*DIRECTIONS:*
Will you restate verbatim the lines running from the line with "What gap in" to the end of the data, leaving out everything else?
• • • • • • •
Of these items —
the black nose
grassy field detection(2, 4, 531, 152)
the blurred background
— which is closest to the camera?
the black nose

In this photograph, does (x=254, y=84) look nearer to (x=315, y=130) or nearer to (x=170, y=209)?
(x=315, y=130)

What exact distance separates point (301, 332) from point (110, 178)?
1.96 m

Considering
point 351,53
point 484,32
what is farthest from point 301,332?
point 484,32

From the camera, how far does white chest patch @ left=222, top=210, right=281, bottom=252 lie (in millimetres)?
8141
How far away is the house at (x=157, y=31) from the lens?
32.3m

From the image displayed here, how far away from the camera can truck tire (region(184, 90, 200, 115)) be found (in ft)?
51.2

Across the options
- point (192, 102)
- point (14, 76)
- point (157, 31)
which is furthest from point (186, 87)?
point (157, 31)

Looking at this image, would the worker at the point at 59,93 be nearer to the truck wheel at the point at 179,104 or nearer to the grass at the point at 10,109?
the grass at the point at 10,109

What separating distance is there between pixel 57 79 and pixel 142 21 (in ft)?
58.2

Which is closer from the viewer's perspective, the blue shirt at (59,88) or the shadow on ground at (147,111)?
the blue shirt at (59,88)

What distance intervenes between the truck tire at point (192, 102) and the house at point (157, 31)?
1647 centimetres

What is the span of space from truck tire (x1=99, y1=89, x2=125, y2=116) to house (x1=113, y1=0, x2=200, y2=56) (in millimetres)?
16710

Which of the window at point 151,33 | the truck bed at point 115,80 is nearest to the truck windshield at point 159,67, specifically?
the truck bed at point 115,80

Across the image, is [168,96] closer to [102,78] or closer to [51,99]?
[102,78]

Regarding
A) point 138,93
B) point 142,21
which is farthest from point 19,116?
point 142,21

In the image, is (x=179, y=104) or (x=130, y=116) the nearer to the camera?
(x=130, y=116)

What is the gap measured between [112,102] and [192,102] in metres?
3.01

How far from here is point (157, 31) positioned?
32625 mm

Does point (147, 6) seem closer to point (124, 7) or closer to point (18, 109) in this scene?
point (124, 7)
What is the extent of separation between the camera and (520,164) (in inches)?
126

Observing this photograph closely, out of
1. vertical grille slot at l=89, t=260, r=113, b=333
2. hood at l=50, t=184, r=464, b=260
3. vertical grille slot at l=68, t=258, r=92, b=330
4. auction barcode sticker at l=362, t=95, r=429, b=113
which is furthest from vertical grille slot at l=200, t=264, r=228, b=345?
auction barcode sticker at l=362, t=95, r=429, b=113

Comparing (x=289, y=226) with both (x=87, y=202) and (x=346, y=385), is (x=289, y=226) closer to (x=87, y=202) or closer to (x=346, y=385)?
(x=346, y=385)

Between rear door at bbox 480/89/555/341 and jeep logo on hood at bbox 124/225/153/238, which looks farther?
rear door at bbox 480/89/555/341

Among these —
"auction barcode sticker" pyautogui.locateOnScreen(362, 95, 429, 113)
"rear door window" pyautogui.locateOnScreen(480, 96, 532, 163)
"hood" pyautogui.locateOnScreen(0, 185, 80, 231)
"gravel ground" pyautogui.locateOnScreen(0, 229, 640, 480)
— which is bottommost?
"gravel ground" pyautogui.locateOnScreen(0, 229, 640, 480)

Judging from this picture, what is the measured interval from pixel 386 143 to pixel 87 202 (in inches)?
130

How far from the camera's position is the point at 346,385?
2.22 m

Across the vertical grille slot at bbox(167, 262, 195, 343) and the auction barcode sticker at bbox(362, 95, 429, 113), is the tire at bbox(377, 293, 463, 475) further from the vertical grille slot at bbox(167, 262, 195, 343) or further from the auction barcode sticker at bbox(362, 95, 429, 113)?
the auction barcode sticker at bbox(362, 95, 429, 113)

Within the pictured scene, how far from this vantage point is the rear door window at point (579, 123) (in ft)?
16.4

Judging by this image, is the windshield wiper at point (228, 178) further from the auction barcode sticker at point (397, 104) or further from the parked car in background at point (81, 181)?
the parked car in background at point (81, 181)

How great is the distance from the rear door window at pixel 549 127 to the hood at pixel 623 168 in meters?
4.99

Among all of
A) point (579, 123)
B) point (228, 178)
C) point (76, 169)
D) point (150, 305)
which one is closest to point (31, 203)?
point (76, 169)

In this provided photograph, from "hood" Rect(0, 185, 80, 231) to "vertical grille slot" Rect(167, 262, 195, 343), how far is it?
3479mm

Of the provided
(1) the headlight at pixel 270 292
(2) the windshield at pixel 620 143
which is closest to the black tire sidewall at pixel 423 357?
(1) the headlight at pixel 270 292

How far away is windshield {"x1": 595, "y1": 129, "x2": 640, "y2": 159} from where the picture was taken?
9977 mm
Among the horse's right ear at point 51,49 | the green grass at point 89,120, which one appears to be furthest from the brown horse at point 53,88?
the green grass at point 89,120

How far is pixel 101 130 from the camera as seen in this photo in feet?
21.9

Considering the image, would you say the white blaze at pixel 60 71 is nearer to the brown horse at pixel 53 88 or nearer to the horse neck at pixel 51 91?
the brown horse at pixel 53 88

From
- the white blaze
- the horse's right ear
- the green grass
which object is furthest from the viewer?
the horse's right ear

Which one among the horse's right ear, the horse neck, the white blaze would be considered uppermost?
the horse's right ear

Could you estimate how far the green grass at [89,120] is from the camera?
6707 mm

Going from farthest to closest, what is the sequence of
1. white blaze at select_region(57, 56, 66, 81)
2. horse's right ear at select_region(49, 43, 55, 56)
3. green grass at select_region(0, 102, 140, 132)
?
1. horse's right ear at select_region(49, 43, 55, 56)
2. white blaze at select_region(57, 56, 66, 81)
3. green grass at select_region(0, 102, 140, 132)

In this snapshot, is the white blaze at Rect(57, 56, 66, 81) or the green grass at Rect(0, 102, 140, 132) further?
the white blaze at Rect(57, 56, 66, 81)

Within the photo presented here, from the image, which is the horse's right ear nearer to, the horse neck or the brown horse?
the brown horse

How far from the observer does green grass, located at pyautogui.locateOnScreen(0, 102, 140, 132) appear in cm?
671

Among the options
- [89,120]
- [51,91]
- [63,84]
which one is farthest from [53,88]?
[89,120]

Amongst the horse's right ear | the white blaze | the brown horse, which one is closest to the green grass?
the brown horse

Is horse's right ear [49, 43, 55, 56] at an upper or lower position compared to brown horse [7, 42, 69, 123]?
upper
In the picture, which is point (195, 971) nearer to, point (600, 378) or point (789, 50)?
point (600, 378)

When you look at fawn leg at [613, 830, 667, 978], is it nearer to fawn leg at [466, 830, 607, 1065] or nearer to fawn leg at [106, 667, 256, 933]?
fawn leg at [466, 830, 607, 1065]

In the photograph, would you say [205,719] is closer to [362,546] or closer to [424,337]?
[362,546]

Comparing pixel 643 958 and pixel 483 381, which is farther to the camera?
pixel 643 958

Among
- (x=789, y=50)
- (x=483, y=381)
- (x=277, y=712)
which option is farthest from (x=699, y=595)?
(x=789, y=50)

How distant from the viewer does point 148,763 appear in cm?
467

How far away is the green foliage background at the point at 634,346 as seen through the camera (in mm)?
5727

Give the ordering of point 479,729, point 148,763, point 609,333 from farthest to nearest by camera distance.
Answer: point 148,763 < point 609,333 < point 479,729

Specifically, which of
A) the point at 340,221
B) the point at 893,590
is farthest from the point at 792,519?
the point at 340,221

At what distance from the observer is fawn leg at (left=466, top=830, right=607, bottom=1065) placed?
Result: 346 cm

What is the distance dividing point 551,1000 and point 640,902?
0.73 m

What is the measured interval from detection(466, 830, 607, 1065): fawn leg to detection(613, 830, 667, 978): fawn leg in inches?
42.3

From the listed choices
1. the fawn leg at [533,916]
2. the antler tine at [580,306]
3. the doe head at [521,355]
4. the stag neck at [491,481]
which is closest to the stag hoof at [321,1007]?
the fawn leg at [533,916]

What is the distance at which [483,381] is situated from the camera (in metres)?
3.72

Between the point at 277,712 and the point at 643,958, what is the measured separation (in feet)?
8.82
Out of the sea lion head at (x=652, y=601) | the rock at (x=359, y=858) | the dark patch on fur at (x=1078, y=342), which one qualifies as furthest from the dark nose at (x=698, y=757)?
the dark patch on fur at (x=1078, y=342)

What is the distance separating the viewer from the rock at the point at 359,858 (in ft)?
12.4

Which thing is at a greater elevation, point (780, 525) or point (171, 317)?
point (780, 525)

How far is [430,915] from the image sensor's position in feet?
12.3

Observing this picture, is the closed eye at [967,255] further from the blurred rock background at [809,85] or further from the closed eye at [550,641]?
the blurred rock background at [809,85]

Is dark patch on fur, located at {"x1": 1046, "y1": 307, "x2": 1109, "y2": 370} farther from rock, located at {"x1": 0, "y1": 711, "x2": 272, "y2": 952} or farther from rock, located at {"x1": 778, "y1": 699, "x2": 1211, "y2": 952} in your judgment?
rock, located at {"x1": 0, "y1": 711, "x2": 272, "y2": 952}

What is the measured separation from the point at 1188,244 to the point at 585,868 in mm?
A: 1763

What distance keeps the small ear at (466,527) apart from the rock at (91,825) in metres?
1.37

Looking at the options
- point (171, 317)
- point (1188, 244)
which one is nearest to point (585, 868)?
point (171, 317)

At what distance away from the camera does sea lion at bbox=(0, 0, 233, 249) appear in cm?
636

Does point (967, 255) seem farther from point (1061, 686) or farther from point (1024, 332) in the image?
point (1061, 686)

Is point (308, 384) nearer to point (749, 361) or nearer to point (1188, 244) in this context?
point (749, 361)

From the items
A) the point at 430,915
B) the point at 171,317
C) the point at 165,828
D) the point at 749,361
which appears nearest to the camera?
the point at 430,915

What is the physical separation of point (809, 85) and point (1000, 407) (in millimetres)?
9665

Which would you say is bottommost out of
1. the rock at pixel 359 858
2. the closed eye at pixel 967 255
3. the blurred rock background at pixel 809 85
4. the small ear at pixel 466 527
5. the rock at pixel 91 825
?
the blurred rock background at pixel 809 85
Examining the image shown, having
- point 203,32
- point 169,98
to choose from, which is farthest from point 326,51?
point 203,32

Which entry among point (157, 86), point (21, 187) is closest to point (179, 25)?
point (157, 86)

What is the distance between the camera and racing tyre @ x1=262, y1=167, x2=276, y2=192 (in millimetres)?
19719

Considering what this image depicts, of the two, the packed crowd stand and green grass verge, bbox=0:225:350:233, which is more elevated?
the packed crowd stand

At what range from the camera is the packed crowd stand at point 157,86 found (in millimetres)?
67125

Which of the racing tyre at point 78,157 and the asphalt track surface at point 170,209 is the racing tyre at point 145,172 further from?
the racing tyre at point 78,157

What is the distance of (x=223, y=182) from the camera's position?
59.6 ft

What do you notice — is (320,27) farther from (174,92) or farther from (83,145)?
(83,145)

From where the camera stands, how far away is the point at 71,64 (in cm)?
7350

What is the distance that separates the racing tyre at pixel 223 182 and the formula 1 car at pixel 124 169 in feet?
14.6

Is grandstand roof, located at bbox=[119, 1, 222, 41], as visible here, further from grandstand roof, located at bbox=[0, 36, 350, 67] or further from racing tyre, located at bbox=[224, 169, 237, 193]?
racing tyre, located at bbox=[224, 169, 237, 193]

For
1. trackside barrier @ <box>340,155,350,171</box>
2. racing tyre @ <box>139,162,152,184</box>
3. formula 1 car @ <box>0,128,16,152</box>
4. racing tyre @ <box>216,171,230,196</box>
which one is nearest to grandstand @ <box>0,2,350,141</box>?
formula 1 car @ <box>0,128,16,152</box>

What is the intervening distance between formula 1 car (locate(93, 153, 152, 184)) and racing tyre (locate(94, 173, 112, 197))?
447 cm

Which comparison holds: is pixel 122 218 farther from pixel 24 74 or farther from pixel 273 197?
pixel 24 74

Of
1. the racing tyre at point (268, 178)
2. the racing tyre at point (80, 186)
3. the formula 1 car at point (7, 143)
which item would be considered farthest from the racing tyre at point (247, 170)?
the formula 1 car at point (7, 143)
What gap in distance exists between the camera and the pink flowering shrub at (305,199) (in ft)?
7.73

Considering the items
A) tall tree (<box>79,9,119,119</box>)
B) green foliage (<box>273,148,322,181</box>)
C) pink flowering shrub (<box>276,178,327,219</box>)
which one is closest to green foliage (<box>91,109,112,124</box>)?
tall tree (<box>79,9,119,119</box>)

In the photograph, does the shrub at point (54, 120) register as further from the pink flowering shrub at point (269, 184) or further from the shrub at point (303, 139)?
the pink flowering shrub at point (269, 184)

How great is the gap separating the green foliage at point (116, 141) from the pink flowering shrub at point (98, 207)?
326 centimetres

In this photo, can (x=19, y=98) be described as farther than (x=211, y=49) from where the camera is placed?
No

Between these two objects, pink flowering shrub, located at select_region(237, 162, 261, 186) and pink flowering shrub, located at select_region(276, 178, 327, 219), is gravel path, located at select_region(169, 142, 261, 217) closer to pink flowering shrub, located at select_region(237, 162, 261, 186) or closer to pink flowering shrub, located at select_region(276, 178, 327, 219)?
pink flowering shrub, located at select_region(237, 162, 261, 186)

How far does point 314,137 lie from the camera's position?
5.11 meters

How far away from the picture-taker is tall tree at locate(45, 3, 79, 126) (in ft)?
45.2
• • • • • • •
*WORKED ANSWER:*
What gap in distance exists between the camera and the pink flowering shrub at (305,199) (in ft)?
7.73

Considering the items
A) tall tree (<box>79,9,119,119</box>)
B) green foliage (<box>273,148,322,181</box>)
C) pink flowering shrub (<box>276,178,327,219</box>)
which one is closest to green foliage (<box>91,109,112,124</box>)?
tall tree (<box>79,9,119,119</box>)

In the photograph, does the shrub at point (54, 120) register as further from the pink flowering shrub at point (269, 184) or further from the shrub at point (303, 139)?
the pink flowering shrub at point (269, 184)

How great is the gap separating the green foliage at point (116, 141) from the pink flowering shrub at point (98, 207)?
326 centimetres

In this photo, can (x=19, y=98) be described as farther than (x=211, y=49) from where the camera is placed?
No

Between these two objects, pink flowering shrub, located at select_region(237, 162, 261, 186) and pink flowering shrub, located at select_region(276, 178, 327, 219), is gravel path, located at select_region(169, 142, 261, 217) closer to pink flowering shrub, located at select_region(237, 162, 261, 186) or closer to pink flowering shrub, located at select_region(276, 178, 327, 219)?
pink flowering shrub, located at select_region(237, 162, 261, 186)

How far does point 314,137 lie from the camera's position?
5.11 meters

How far away from the picture-taker is tall tree at locate(45, 3, 79, 126) (in ft)?
45.2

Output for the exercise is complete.